- **Provided passage**:

══════

Make Your Voice Heard: Guidelines for Effective Advocacy
One crucial part of my mental health recovery journey is reaching out to help others in need. I do this in a variety of ways. One area that is truly a life saver for me is the volunteer work I do assisting people seeking Protection From Abuse orders, or PFA’s for short. Another area I concentrate on is acting as an advocate for people who are struggling because of their involvement in a system. I offer free help to those encountering issues with the legal system, medical system, tax system, benefits system, and school system the most often, although there are other systems I have tried to help untangle as well. I am learning through these experiences with individuals about the type of advocacy work that is done on a larger scale for whole groups.
Advocates for individual groups often meet unfair policies and practices that hinder rather than help their clients. Changes to such policies in the form of rules, regulations and laws, often require the support and commitment of legislators, political leaders and other policy makers. The following are some guidelines on how to be an effective advocate and communicate your message. Remember that efficiency requires education, both your own and your audiences, as well as reliability, accessibility and persistency.
Identify Your Goal
What do you want to accomplish? For example, decide if you want to introduce legislation to change a discriminatory employment practice like lifting a particular occupational bar or licensing restriction for people with criminal records.
Develop Your Strategy for Accomplishing Your Goal
Who has the power to effect your desired change? What is the process for the policy or regulatory change that you want to make and who has the power to make it. It could be legislators on the local, state or federal level, or perhaps, appointed commissioners on the state level who are responsible for promulgating the particular rule or regulation.
Who are your partners? Identify organizations and individuals that may share your goal and who can help you communicate your message. These may be local or statewide residents, coalitions of individuals and/or groups, as well as community-based organizations, faith-based organizations, and other advocacy groups.

══════

- **Material provided**:

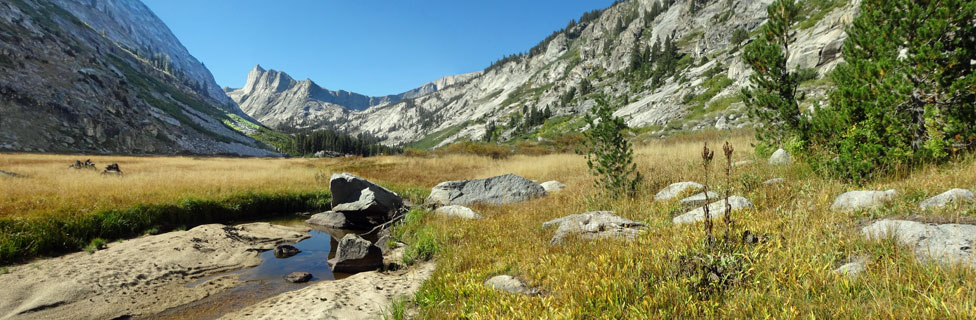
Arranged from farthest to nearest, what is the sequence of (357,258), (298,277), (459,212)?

══════

- **Directions**:
(1) Answer these about the advocacy guidelines:
(a) What does PFA stand for?
(b) Besides education, what does efficiency require?
(c) Who on the state level might be responsible for promulgating a particular rule or regulation?
(2) Please duplicate the advocacy guidelines from "Advocates for individual" up to and including "with criminal records.".
(3) Write the next part of the advocacy guidelines, picking up after their last sentence.
The material has no connection to the advocacy guidelines.

- **Results**:
(1)
(a) Protection From Abuse orders
(b) Reliability, accessibility and persistency
(c) Appointed commissioners

(2)
Advocates for individual groups often meet unfair policies and practices that hinder rather than help their clients. Changes to such policies in the form of rules, regulations and laws, often require the support and commitment of legislators, political leaders and other policy makers. The following are some guidelines on how to be an effective advocate and communicate your message. Remember that efficiency requires education, both your own and your audiences, as well as reliability, accessibility and persistency.
Identify Your Goal
What do you want to accomplish? For example, decide if you want to introduce legislation to change a discriminatory employment practice like lifting a particular occupational bar or licensing restriction for people with criminal records.

(3)
What is the timeline for your goal? Be aware of legislative timelines, such as when the legislature is in session. Be patient, understand that achieving your goal could take a considerable amount of time.
Create Documents that Will Help You Communicate Your Message
Are your documents clear and concise? Politicians, policy makers and other officials, and their staff, are busy and often do not have time to read a lot of information. However, supplying them with written information that includes data and research on your issue may support your position. Therefore, make sure that the written materials that you provide them with are specific to the issue and the area that they represent.
Helpful Tips for Conducting a Meeting
When introducing yourself make sure that you identify yourself as a constituent or as someone who represents constituents.
State the point of the meeting at the beginning.
Be brief and to the point.
Listen as well as talk during the meeting, as well as take notes on questions or concerns that come up during the meeting.
Be honest. Acknowledge the positive and negative aspects of the issue.
Share written materials during the meeting, if it is appropriate, and leave them behind for the leader of the staff that you are meeting with to read.
Cultivate a Champion
Who can represent and advocate for your issue publicly and champion your goal? It can be incredibly beneficial to have a public figure, such as a famous person or politically powerful person, to help you with your advocacy and to deliver the message you need to achieve your goal. Regardless of who it is they need to be persistent, charismatic and effective.
Most importantly, don’t burn any bridges, whether you achieve your goal or not. You never know who you may need to work with again. Be a gracious winner or loser.